You are viewing a plain text version of this content. The canonical link for it is here.
Posted to solr-user@lucene.apache.org by Luis Cappa Banda <lu...@gmail.com> on 2015/05/14 13:17:51 UTC

Real-Time get and Dynamic Fields: possible bug.

Hi there,

I have the following dynamicFields definition in my schema.xml:


<!-- I18n DynamicFields -->

<dynamicField name="i18n*" type="string" indexed="true" stored="true" /> <!--
DynamicFields used typically for faceting issues by copying values from
other existing fields--> <dynamicField name="*_facet" type="string" indexed=
"true" stored="true" multiValued="true" />


I' ve seen that when fetching documents with /select?q=id:whateverId, the
results returned include both i18n* and *_facet fields filled. However,
when using real-time request handler (/get?ids:whateverIds) the result
fetched include only i18n* dynamic fields, but *_facet ones are not
included.

I have the impression during /get RequestHandler the server-side regular
expression used when parsing fields and fields values to return documents
with existing dynamic fields seems to be wrong. From the client side, I' ve
checked that the class DocField.java that parses SolrDocument to Bean ones
uses the following matcher:

 } else if (annotation.value().indexOf('*') >= 0) { // dynamic fields are
annotated as @Field("categories_*")

// if the field was annotated as a dynamic field, convert the name into a
pattern

// the wildcard (*) is supposed to be either a prefix or a suffix, hence
the use of replaceFirst

name = annotation.value().replaceFirst("\\*", "\\.*");

dynamicFieldNamePatternMatcher = Pattern.compile("^" + name + "$");

 } else {

name = annotation.value();

 }

So maybe a similar behavior from the server-side is wrong. That' s the only
reason I find to understand why when using /select all fields are returned
but when using /get those that matches *_facet regexp are not.

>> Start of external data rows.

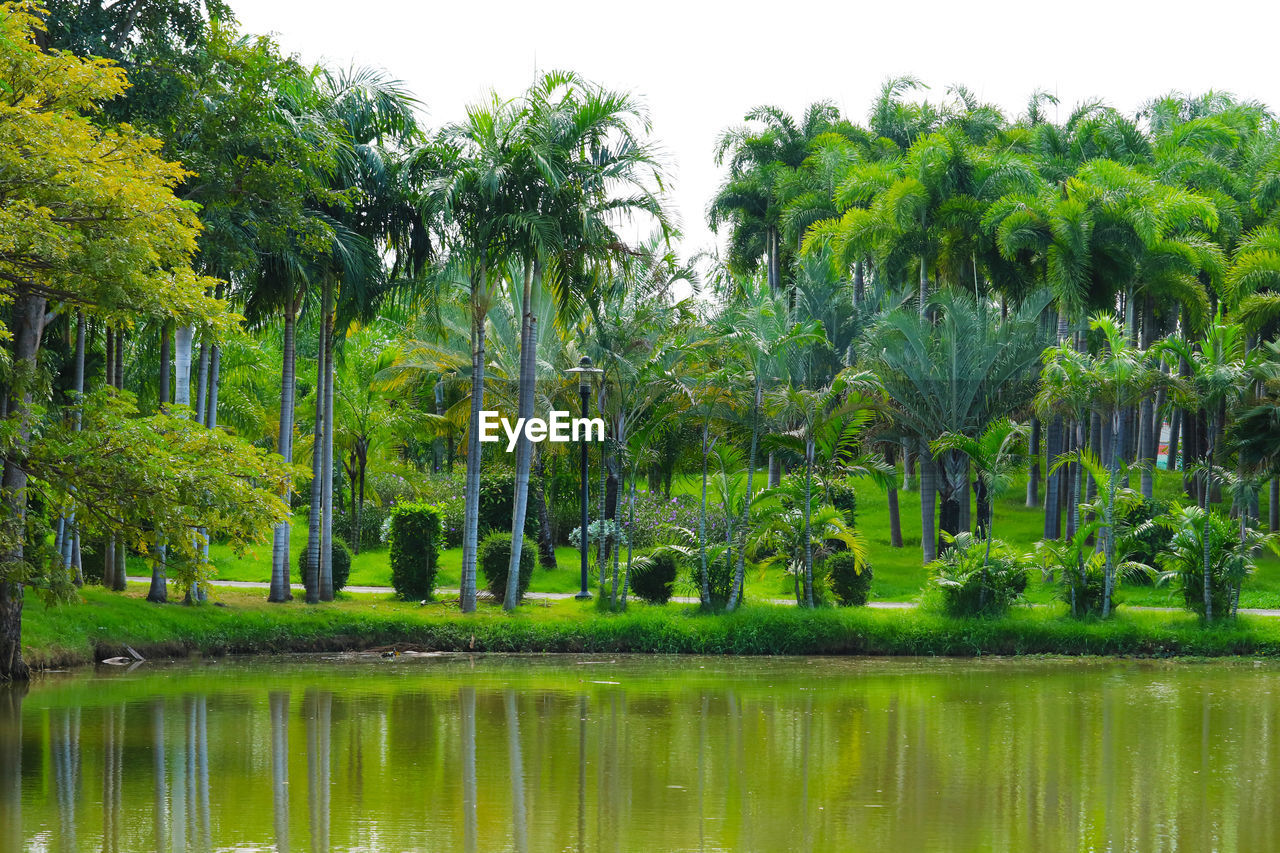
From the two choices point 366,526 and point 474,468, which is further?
point 366,526

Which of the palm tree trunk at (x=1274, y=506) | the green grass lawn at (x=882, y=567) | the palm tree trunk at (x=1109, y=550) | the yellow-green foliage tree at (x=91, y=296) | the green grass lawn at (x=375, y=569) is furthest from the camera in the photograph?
the palm tree trunk at (x=1274, y=506)

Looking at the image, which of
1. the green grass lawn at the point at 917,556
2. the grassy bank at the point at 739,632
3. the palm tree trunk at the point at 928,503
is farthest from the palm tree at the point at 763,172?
the grassy bank at the point at 739,632

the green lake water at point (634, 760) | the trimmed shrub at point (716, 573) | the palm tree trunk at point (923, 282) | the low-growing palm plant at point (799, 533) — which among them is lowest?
the green lake water at point (634, 760)

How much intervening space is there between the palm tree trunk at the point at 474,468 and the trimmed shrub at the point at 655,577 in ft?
10.1

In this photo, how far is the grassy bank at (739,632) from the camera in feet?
72.0

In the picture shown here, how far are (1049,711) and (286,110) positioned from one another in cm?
1522

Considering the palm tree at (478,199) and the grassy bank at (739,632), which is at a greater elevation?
the palm tree at (478,199)

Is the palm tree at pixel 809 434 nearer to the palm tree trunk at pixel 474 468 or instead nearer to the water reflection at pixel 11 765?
the palm tree trunk at pixel 474 468

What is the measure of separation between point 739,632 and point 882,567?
13386 millimetres

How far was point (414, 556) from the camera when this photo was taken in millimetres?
25719

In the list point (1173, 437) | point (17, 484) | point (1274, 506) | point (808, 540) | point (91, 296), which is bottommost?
point (808, 540)

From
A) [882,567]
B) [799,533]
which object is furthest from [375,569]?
[882,567]

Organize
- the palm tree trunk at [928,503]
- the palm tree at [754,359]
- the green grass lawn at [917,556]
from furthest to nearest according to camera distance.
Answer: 1. the palm tree trunk at [928,503]
2. the green grass lawn at [917,556]
3. the palm tree at [754,359]

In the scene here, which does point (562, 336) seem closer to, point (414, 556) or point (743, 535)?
point (414, 556)
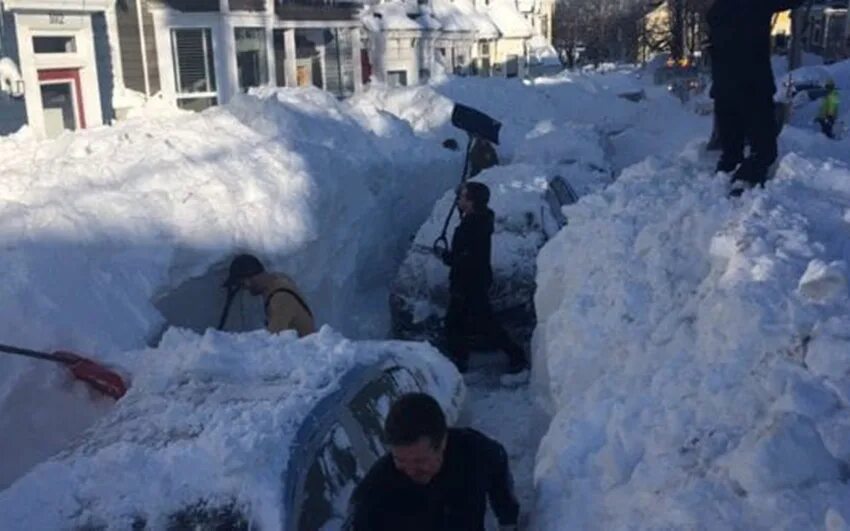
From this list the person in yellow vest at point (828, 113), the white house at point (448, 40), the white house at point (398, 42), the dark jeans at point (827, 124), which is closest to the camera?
the dark jeans at point (827, 124)

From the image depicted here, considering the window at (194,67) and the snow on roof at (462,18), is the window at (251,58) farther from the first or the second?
the snow on roof at (462,18)

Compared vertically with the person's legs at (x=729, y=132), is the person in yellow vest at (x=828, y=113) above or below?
below

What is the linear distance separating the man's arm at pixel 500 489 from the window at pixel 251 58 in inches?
697

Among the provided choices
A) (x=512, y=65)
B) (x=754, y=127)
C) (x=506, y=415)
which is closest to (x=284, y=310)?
(x=506, y=415)

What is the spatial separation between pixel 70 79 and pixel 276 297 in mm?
10504

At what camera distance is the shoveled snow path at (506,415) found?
229 inches

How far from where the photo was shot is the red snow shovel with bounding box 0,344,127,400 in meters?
5.29

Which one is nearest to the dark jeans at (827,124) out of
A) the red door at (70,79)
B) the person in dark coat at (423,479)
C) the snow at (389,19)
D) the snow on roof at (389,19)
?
the snow on roof at (389,19)

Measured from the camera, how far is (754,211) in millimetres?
4840

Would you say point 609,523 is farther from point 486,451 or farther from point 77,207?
point 77,207

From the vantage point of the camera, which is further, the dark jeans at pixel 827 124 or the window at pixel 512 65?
the window at pixel 512 65

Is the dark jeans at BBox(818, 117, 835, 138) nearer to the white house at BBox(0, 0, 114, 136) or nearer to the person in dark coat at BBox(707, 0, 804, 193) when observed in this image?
the white house at BBox(0, 0, 114, 136)

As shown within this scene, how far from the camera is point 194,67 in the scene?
62.4ft

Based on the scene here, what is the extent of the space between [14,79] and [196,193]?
7049mm
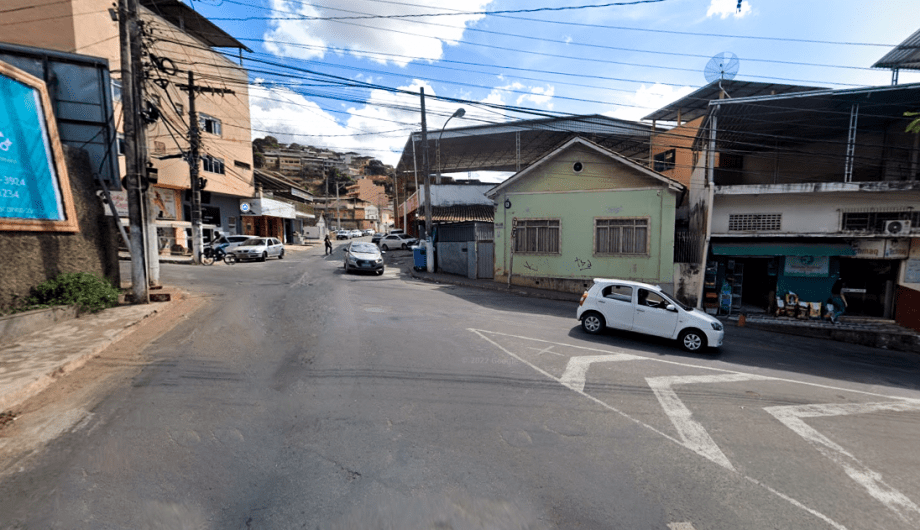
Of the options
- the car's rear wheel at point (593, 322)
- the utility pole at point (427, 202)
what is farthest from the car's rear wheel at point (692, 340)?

If you can confirm that this is a bug (because maybe is the expected
behavior, but after some years using Solr I think it is not) I can create
the JIRA issue and debug it more deeply to apply a patch with the aim to
help.


Regards,


-- 
- Luis Cappa

Re: Real-Time get and Dynamic Fields: possible bug.

Posted by Luis Cappa Banda <lu...@gmail.com>.
Yep, but those dynamic fields had a field type "string", so the unique
indexed therm will be the entire field value and the faceted terms counted
will match with exactly with each field value. Thats why I was confused.
Typically I use faceting with string non tokenized field values for simple
stats and this kind of things.

Do you think the behavior explained (I mean, ghost dynamic field values
when using real-time request handler) can be a bug? I don' t mind
investigating it this weekend and trying to patch it.

2015-05-14 18:59 GMT+02:00 Yonik Seeley <ys...@gmail.com>:

> On Thu, May 14, 2015 at 12:49 PM, Luis Cappa Banda <lu...@gmail.com>
> wrote:
> > If you don' t mark as stored a field indexed and 'facetable', I was
> > expecting to not be able to return their values, so faceting has no
> sense.
>
> Faceting does not use or retrieve stored field values.  The labels
> faceting returns are from the indexed values.
>
> "If you want the value returned, it needs to be stored" only applies
> to fields in the main document list (the fields that are retrieved for
> the top ranked documents).
>
> -Yonik
>



-- 
- Luis Cappa

Re: Real-Time get and Dynamic Fields: possible bug.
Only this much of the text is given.